## Task prompt:
Reproduce the records below, substituting "wrecked car" for every occurrence of "crushed car" and leaving everything else unchanged.

## Given data:

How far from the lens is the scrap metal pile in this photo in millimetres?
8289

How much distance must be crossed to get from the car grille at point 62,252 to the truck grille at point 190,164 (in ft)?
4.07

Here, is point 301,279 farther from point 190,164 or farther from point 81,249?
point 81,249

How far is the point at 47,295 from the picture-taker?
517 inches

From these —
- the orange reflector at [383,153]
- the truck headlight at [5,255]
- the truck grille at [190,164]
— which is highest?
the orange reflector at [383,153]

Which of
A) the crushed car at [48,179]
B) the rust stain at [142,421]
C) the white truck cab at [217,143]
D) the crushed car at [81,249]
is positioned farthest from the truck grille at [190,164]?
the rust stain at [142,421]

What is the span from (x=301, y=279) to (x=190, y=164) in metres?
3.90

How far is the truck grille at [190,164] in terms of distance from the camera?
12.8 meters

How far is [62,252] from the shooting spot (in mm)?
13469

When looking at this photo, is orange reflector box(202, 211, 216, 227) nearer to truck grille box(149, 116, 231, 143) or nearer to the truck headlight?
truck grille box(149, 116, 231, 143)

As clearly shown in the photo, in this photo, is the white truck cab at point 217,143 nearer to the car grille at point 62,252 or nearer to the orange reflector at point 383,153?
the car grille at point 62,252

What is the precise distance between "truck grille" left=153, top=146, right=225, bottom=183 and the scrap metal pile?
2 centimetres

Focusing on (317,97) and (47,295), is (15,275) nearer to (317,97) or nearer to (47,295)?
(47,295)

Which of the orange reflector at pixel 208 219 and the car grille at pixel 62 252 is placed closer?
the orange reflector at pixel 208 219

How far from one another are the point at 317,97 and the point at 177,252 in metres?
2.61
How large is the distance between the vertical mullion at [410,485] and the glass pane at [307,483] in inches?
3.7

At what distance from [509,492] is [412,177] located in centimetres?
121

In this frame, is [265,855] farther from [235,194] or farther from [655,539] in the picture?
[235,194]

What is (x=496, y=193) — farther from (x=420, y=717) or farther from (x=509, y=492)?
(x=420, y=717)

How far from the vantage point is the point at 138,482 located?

## Answer for the task:
How far from the lens is the scrap metal pile in this photo in millimetres?
8289

How much distance must be crossed to get from the car grille at point 62,252 to the truck grille at point 190,164 (in ft)?
4.07

Here, is point 301,279 farther from point 190,164 or farther from point 81,249?
point 81,249

How far is the point at 47,295 from the picture-taker?
517 inches

From these —
- the orange reflector at [383,153]
- the truck headlight at [5,255]
- the truck grille at [190,164]
— which is highest?
the orange reflector at [383,153]

Which of
A) the wrecked car at [48,179]
B) the rust stain at [142,421]
C) the white truck cab at [217,143]
D) the wrecked car at [81,249]
is positioned farthest from the truck grille at [190,164]?
the rust stain at [142,421]

What is the span from (x=301, y=279) to (x=190, y=164) in metres?
3.90

How far is the truck grille at [190,164] in terms of distance from the camera?
12.8 meters

How far is [62,252] from the shooting spot (in mm)?
13469

When looking at this photo, is orange reflector box(202, 211, 216, 227) nearer to truck grille box(149, 116, 231, 143) or nearer to the truck headlight?
truck grille box(149, 116, 231, 143)

As clearly shown in the photo, in this photo, is the white truck cab at point 217,143 nearer to the car grille at point 62,252 or nearer to the orange reflector at point 383,153?
the car grille at point 62,252

What is the precise distance between "truck grille" left=153, top=146, right=225, bottom=183 and the scrap metal pile?
2 centimetres

Focusing on (317,97) and (47,295), is (15,275) nearer to (317,97) or nearer to (47,295)?
(47,295)

Which of the orange reflector at pixel 208 219 and the car grille at pixel 62 252 is placed closer?
the orange reflector at pixel 208 219

How far from one another are the point at 317,97 and the point at 177,252 in metres?
2.61
How large is the distance between the vertical mullion at [410,485] and the glass pane at [307,483] in inches?
3.7

At what distance from [509,492] is [412,177] located in centimetres?
121

In this frame, is [265,855] farther from [235,194] or farther from [655,539] in the picture?
[235,194]

What is (x=496, y=193) — farther from (x=420, y=717) or farther from (x=509, y=492)?
(x=420, y=717)

How far from the vantage point is the point at 138,482 located?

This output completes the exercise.